Пока они отсутствовали, Лобардемон издал очередной указ, в коем под угрозой штрафа в двенадцать тысяч ливров запрещалось проводить какие бы то ни было собрания. Понятно, что после такого указа враги дьявола уже не доставляли хлопот.
Предварительные следственные действия были завершены; настало время для собственно суда. Лобардемон рассчитывал заручиться поддержкой хотя бы нескольких луденских судей. Его ждало разочарование. Де Серизе, де Буржнеф, Шарль Шове и Луи Шове наотрез отказались от соучастия в узаконенном убийстве. Лобардемон прибег к посулам; когда это не помогло, мрачно намекнул на последствия кардинальского недовольства. Напрасно. Четверо судей остались непоколебимы. Пришлось Лобардемону собирать по сусекам – в Шиноне и Шательро, в Пуатье, в Туре, в Орлеане, в Ла-Флеш, в Сен-Мексан, в Бофоре. Наконец жюри было укомплектовано. Тринадцать почтительных магистратов и (после проблем с чересчур щепетильным Пьером Фурнье, который не желал играть по кардинальским правилам) четырнадцатый судья – благонадежный Луи Муссо, прокурор.
К середине второй недели августа все было готово. После мессы и святого причастия судьи собрались в обители кармелитов и заслушали список доказательств, собранных Лобардемоном за предыдущие месяцы. Епископ Пуатевинский официально гарантировал истинность одержимости. Это означало, что устами урсулинок глаголили настоящие бесы, кои вновь и вновь называли Грандье колдуном. Как мы помним: «Ежели взяться должным образом, так дьявол станет вещать правдиво». Что и требовалось доказать.

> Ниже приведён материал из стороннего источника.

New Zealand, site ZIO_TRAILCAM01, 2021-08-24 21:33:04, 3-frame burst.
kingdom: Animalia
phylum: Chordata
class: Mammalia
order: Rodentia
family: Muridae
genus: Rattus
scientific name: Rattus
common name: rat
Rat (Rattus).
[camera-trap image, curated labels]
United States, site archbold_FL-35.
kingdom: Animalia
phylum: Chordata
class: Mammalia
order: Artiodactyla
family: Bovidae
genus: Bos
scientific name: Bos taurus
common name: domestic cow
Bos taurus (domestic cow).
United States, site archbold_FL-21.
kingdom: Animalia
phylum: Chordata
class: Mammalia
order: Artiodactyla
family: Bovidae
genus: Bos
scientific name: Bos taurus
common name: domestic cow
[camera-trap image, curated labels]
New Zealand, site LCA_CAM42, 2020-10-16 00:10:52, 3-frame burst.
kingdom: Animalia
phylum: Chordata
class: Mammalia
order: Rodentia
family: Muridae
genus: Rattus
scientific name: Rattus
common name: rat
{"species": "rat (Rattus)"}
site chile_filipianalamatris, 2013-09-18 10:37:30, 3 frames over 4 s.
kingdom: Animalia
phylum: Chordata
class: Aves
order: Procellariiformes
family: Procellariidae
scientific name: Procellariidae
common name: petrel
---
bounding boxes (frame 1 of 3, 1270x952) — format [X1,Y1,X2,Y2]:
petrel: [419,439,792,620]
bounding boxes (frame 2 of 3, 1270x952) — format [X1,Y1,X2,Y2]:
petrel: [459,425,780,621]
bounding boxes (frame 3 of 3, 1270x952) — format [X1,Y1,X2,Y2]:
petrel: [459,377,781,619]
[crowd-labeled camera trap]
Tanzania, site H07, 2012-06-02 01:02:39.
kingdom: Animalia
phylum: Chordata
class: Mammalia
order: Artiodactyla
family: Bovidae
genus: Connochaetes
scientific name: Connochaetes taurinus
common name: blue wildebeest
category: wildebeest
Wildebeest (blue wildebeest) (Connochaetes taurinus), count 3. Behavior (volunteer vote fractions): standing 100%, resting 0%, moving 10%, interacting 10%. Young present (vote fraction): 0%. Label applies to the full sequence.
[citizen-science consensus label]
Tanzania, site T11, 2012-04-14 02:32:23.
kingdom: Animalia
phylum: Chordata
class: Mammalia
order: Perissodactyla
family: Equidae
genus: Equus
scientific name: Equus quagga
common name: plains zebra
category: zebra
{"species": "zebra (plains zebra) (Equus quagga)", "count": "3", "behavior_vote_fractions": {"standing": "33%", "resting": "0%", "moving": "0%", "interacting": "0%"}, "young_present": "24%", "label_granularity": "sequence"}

Участь Грандье была предопределена. Сомнений не осталось, и в Луден валом повалили туристы. Всем хотелось увидеть казнь колдуна. В те знойные августовские дни за места поближе к месту казни, за стол в таверне спорили, а порой и дрались, тридцать тысяч приезжих (цифра в два раза превышает общее количество луденцев).
Пожалуй, никто из читателей не в силах вообразить себя наслаждающимся зрелищем публичной казни. Но пока мы с вами не успели обрадоваться, сколь тонка наша душевная организация, давайте-ка припомним две вещи. Во-первых, нам никогда не дозволялось присутствовать на казни. Во-вторых, в те времена, когда казни были публичными, повешение казалось не менее занимательным, чем шоу Панча и Джуди, а сожжение равнялось по зрелищности Байрёйтскому фестивалю вагнеровской музыки или представлению страстей Господних в баварской деревне Обераммергау. Словом, это было событие выдающееся, ради которого стоило потерпеть неудобства долгого и материально затратного путешествия. Запрет на публичные казни вышел не потому, что так требовало большинство; он вышел потому, что ничтожное по количеству меньшинство сверхчувствительных реформаторов оказалось достаточно влиятельным. Цивилизация в некотором роде – это систематическое изъятие из распоряжения индивидуумов тех или иных поводов для варварского поведения. В последние годы мы могли убедиться: после периода запрета публике вновь предлагается прежнее развлечение, и люди, на вид не хуже нас с вами, принимают его с готовностью и даже с восторгом.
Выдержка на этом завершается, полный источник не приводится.